CS Workshop

First Call for Papers

This edition will be the sixth edition of the workshop collocated with EMNLP 2023, marking a 10-year anniversary.

Bilingual and multilingual speakers often mix languages when they communicate with other multilingual speakers in what is usually known as code-switching (CS). CS can occur on various language levels including inter-sentential, intra-sentential, and even morphological.

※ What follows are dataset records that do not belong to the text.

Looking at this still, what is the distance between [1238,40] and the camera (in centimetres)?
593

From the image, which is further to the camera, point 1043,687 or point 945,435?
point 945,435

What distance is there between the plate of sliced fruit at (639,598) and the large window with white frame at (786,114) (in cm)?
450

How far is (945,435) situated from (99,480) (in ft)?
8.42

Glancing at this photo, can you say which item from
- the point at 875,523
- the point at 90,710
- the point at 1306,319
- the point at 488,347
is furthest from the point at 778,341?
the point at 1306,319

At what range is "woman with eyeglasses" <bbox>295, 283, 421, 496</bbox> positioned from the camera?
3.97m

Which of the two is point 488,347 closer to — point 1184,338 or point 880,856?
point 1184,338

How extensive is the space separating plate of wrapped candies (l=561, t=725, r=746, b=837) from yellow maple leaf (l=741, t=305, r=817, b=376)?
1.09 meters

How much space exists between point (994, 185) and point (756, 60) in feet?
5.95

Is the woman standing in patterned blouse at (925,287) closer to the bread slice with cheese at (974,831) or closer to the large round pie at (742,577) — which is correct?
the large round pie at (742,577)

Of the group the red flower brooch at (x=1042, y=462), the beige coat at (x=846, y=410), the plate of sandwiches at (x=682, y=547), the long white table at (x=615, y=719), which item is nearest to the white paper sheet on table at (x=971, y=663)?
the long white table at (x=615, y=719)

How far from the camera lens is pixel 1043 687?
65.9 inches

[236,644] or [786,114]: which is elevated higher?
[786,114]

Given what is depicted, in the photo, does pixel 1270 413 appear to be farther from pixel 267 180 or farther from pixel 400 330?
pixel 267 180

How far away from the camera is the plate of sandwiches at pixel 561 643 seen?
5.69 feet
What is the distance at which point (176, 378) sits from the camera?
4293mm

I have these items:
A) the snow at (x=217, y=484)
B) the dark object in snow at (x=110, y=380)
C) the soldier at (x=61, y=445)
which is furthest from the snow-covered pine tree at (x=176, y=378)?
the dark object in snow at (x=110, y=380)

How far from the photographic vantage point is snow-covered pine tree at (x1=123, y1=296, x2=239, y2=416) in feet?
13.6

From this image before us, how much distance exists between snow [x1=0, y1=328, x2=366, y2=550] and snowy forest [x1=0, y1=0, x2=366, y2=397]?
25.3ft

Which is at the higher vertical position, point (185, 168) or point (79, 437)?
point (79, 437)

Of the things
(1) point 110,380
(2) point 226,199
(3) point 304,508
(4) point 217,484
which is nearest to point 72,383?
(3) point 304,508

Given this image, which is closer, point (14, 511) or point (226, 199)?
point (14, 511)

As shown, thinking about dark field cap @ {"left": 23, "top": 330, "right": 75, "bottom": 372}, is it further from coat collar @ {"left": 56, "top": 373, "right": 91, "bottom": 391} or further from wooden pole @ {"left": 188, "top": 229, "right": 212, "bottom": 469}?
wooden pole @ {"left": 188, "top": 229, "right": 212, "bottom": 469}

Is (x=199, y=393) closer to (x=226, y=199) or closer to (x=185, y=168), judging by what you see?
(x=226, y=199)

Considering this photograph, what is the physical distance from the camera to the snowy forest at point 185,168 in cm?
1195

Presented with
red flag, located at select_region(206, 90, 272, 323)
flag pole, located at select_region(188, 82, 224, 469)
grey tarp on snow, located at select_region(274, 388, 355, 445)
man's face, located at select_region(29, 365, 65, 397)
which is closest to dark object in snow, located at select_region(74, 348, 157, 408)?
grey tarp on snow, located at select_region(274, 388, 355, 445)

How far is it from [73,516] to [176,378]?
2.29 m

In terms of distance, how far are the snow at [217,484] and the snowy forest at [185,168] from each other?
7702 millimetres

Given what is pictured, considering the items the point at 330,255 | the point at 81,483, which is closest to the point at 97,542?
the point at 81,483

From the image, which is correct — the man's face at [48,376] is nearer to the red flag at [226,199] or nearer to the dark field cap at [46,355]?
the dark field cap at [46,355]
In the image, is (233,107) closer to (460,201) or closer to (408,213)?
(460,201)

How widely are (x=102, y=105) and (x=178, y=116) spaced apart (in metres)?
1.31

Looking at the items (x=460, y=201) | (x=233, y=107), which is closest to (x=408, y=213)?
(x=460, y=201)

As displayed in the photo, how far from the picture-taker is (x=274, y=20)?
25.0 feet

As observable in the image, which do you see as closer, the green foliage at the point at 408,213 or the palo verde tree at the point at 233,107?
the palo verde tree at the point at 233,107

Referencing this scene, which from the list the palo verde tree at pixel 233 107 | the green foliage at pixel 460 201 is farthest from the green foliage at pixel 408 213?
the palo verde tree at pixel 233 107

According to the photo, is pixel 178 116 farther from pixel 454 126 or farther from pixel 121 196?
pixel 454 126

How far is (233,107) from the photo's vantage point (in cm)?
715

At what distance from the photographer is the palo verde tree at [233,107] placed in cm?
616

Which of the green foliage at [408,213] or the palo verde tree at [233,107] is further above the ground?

Practically, it presents long-standing challenges for language technologies, such as machine translation, ASR, language generation, information retrieval and extraction, and semantic processing. Models trained for one language can quickly break down when there is input mixed in from another. The recent breakthough on using multilingual pre-trained language models (LMs) have shown possibility to yield subpar performance on CS data.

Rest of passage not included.